Testo citato —
Tra gli operatori Usa circola il detto "Don't fight the Fed" (non andare contro la Fed) e ora andrà aggiornato nella versione europea con "Don't fight the Ecb" (non andare contro la Bce). Il mercato comincia infatti a dare quasi per scontato che a entro pochi mesi anche l'istituto di Francoforte metterà in campo il quantitative easing, ovvero l'allentamento monetario attraverso l'acquisto di bond. Il dato uscito ieri relativamente all'indice Ifo (fiducia imprese) in Germania, con il quarto calo consecutivo, dimostra come anche la prima economia dell'area euro si sia inceppata. Le parole pronunciate venerdì scorso a Jackson Hole dal numero uno della Bce, Mario Draghi, sono risuonate con maggiore attualità: la Bce appare più possibilista verso un quantitative easing a fronte di seri piani di riforme da parte dei Governi. I mercati hanno subito riallineato questa nuova prospettiva spingendo ai minimi i rendimenti sui bond governativi: il BTp è scivolato verso un 2,44% per poi risalire al 2,48%. Il Bund staziona stabilmente sotto l'1 percento.
Cosa fare dunque? «Troppo pericoloso - spiega Gianni Lupotto, consulente finanziario indipendente - acquistare titoli di Stato a tasso fisso oggi per chi è fuori. Per chi è investito il consiglio è di continuare a uscire con lentezza e regolarità. I tassi ovviamente sono insolitamente bassi, ma è difficile immaginare quando ci sarà un inversione di tendenza. Il quadro resta di stagnazione. Per chi proprio volesse entrare o restare investito ha più senso puntare sui BTp legati all'inflazione, sia italiana che europea, che rendono come gli equivalenti ordinari. Ad esempio l'ultimo BTp Italia, scadenza aprile 2020, ha un rendimento reale dell'1,05% a fronte dell'1,20% del BTp nominale. Sconta un'inflazione dello 0,15%, praticamente inesistente , per i prossimi 6 anni. Ed è difficili immaginare un'inflazione praticamente a zero da qua al 2020, senza contare che in caso malaugurato di deflazione i BTp Italia non penalizzano i risparmiatori».
Anche per Davide Pasquali, presidente di Pharus Sicav, i rendimenti hanno raggiunto livelli insolitamente bassi e «chi non pensa che si entrerà (se non lo si è già) in un periodo deflattivo in Europa, deve stare attento ed essere pronto a prendere profitto non appena si manifesteranno segnali di ripresa economica sostenuta».
Se questo è il quadro è necessario che il risparmiatore medio vada a caccia di alternative, ma le soluzioni non sono molte anche se non bisogna mai dimenticare che l'inflazione quasi a zero, come nel caso italiano, consente sempre dei ritorni reali positivi anche con interessi intorno all'1% o poco più.

Dati archiviati —
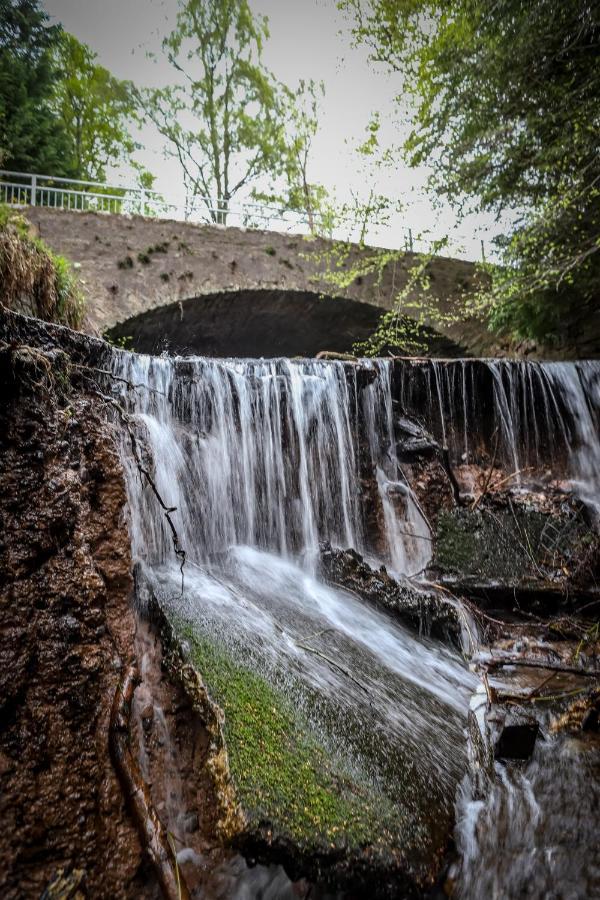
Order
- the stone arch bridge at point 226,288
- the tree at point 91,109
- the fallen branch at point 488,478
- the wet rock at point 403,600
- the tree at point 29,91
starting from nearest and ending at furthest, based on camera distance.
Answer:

Cose da fare —
• A. Secondo il testo citato, qual è il rendimento reale dell'ultimo BTp Italia con scadenza aprile 2020?
• B. Trascrivi dal testo citato il passo che si apre con le parole contenenti "Anche per Davide" e si chiude con "o poco più.".

Soluzioni svolte —
• A. Ha un rendimento reale dell'1,05%.

• B.
Anche per Davide Pasquali, presidente di Pharus Sicav, i rendimenti hanno raggiunto livelli insolitamente bassi e «chi non pensa che si entrerà (se non lo si è già) in un periodo deflattivo in Europa, deve stare attento ed essere pronto a prendere profitto non appena si manifesteranno segnali di ripresa economica sostenuta».
Se questo è il quadro è necessario che il risparmiatore medio vada a caccia di alternative, ma le soluzioni non sono molte anche se non bisogna mai dimenticare che l'inflazione quasi a zero, come nel caso italiano, consente sempre dei ritorni reali positivi anche con interessi intorno all'1% o poco più.